| Work instructions |
Whenever a line contains the string "Print", copy it out of the entries.

'''

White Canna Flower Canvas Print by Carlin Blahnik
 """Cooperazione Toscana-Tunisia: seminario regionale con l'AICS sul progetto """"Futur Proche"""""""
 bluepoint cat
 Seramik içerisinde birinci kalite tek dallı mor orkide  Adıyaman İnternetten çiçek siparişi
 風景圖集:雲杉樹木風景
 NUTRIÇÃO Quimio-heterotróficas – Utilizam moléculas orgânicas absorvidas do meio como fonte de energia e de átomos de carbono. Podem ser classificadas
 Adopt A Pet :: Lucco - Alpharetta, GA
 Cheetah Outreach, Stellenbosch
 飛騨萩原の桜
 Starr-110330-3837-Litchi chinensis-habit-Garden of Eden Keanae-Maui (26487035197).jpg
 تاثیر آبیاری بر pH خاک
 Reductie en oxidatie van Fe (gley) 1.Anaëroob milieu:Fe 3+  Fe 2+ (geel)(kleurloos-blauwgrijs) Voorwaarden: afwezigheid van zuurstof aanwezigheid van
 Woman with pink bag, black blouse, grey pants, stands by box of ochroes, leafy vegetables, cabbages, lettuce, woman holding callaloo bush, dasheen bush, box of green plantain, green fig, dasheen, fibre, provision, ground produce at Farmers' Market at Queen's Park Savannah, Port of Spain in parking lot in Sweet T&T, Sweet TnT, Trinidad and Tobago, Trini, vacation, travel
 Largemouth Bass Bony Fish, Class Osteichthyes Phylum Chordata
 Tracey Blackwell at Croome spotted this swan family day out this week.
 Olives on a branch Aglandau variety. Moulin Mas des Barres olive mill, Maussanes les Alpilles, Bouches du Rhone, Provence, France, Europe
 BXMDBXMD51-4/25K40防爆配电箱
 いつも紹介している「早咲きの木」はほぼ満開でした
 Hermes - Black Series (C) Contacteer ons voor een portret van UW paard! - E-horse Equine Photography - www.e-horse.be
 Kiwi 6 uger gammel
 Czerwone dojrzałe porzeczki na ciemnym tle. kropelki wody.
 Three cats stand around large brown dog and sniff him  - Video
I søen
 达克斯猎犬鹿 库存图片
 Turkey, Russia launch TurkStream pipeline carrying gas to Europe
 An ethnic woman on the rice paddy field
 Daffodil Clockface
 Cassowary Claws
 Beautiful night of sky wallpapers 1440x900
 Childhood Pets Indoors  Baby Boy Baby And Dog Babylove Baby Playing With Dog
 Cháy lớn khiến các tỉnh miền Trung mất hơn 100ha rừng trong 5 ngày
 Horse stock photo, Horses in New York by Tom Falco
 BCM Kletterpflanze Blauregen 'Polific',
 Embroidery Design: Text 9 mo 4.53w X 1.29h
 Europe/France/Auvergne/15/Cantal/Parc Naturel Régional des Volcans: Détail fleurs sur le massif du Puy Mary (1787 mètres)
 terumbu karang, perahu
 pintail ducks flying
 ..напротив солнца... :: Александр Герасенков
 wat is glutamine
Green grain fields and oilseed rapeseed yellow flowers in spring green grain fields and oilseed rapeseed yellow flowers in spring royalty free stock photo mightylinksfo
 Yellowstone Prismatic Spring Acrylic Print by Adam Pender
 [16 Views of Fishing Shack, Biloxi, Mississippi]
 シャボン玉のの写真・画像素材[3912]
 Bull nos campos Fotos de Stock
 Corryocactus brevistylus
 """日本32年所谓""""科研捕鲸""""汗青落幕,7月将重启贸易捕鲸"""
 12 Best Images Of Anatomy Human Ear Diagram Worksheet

'''

| Answer for the task |
White Canna Flower Canvas Print by Carlin Blahnik
 Yellowstone Prismatic Spring Acrylic Print by Adam Pender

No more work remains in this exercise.